When Loudcloud finally began trading, the shares rose just 3 percent the first day, giving the company a market value of about $450 million, rather than the more than $1 billion valuation executives had previously anticipated.

Loudcloud shares have slid steadily since the IPO. Shares in the company closed Friday at $1.63 and have traded as high as $7 and as low as $1.28 in the past year. The company has a market valuation of about $120 million.

To be sure, Loudcloud is not alone in its woes. Others in related Web hosting businesses, for example, also have suffered. Exodus Communications and Digex, both of which compete with Loudcloud in some ways by offering so-called managed hosting services, have seen their stocks plunge or have recently laid off workers.

Since going public, Loudcloud has trimmed its staff, cut sharply back on some of its infrastructure costs, and says it has more than enough cash to last through 2003, when it sees its business beginning to break even.

In June, it posted a first-quarter net loss of $60.3 million, or $1.25 per share, on revenue of $11.7 million, compared with a net loss of $14.6 million on revenue of $86,000 during the same quarter last year. The company expects to report financial results for its second quarter, which ended July 31, on Aug. 28.

"For us, in my opinion, we've seen the bottom of the downturn," said Horowitz, the company's CEO. Loudcloud's least stable customers have mostly left, and larger businesses such as Ford Motor and USA Today are deciding to spend again, making it easier for outsourcing companies to predict the market, he said. "It's pretty clear that (our potential customers) know what their budgets are now, and what they want to spend it on."

A chaotic market
For all the changes, the company still faces a difficult market, even if analysts say the new flexibility in its product line is a step forward.

According to recent research by Forrester Research, about half of all large companies keep their critical Internet operations in-house, as opposed to farming them out to a Web hosting facility or managed service provider such as Loudcloud. Even more daunting are reports that 30 percent of companies that do use outside facilities are thinking about bringing them back in-house, and that another 30 percent plan to switch their outside providers.

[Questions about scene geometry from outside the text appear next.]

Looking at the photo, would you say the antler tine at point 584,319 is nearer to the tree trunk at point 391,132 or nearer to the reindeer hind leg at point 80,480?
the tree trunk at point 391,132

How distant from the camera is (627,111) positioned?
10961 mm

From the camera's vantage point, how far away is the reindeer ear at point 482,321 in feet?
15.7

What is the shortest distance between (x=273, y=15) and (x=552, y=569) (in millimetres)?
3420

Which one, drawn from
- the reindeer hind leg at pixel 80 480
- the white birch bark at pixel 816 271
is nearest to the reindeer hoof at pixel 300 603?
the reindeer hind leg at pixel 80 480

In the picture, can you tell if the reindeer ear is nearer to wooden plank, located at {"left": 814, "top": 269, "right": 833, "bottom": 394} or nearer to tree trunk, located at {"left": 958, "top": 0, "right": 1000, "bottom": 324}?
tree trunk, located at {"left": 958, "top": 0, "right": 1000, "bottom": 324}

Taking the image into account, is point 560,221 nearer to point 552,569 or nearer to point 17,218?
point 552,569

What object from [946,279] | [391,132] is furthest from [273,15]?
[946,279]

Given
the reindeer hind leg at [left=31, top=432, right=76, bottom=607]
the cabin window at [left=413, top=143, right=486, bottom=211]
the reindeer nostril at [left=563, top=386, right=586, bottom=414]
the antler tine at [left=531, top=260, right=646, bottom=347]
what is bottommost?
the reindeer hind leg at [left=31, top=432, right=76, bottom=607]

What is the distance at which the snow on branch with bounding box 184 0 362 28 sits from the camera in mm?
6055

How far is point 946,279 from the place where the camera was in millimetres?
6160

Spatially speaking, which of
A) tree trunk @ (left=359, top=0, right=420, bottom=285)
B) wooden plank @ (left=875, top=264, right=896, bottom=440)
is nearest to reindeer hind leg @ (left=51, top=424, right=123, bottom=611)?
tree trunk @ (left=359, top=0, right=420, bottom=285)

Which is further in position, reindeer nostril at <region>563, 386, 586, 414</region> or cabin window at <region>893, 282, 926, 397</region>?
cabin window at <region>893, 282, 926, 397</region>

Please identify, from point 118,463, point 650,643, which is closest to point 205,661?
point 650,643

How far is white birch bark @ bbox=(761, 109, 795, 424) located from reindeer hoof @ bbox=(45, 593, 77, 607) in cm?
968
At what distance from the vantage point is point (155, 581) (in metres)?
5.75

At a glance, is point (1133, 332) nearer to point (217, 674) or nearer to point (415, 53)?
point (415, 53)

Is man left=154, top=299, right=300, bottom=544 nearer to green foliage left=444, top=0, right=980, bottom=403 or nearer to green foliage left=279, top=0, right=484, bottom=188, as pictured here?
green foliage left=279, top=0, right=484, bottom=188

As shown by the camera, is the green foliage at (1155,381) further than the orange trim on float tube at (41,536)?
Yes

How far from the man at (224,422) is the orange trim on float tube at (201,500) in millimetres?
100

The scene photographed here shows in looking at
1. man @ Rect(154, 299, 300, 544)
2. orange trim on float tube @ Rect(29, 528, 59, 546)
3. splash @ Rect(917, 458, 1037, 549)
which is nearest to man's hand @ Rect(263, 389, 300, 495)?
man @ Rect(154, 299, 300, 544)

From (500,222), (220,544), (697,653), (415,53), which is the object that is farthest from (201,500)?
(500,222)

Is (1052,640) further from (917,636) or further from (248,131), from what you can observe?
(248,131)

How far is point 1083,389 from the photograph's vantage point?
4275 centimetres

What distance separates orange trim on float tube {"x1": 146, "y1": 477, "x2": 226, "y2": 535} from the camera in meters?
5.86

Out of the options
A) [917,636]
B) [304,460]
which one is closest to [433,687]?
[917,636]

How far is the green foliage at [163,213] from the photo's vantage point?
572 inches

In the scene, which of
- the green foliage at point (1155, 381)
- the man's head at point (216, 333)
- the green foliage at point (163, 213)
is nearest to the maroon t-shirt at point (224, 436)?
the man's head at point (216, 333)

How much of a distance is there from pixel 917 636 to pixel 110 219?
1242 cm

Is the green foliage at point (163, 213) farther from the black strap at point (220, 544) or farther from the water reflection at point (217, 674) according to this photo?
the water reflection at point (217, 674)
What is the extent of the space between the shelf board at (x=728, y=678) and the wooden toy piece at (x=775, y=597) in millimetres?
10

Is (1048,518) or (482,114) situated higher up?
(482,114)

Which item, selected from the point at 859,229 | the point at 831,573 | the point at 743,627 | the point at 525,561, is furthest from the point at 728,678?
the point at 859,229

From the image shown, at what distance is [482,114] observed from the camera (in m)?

At the core of these statistics, said Forrester analyst Jeanne Schaaf, is widespread discontent and confusion in the corporate world about the value of Internet infrastructure and services. Moreover, in the explosion of hosting facilities, managed service providers, application service providers and other various fill-in-the-blank providers, companies aren't clear who does what, or why.

"There is a lot of confusion in the market," Schaaf said, noting that Loudcloud and its competitors are subject to the skepticism resulting from this confusion. "A lot of people are comparing apples and oranges."

Loudcloud is nevertheless making the right moves by breaking up its services into separate a la carte menu items for these companies, Schaaf said. By allowing customers to keep their Internet gear in-house, while still taking advantage of Loudcloud's security and disaster-recovery features, they stand a good chance of enticing skeptical corporations to sample just a piece of the outsourcing model at first.

While Loudcloud tweaks its own businesses, competitors are not standing still.

Last week, for example, Sprint's Web services division announced that it would use software from start-up NOCPulse to allow expanded monitoring of a customer's site's performance and infrastructure.

Although it does not replicate the entire technology built by Loudcloud, NOCPulse's software allows the big telephone companies and other hosting operations to begin offering some of the advanced management features that Andreessen and Horowitz have built for themselves.

In the course of its corporate research, Forrester says it found that big corporations are leery of outsourcing advanced Net software functions to telephone companies. But because they are large and stable--a critical measure in days of economic uncertainty--they could provide growing competition for Loudcloud and other smaller companies.

"They need to be concerned about that," Schaaf said. The telecom companies "have deep pockets, and they're going to be there at the end of the day."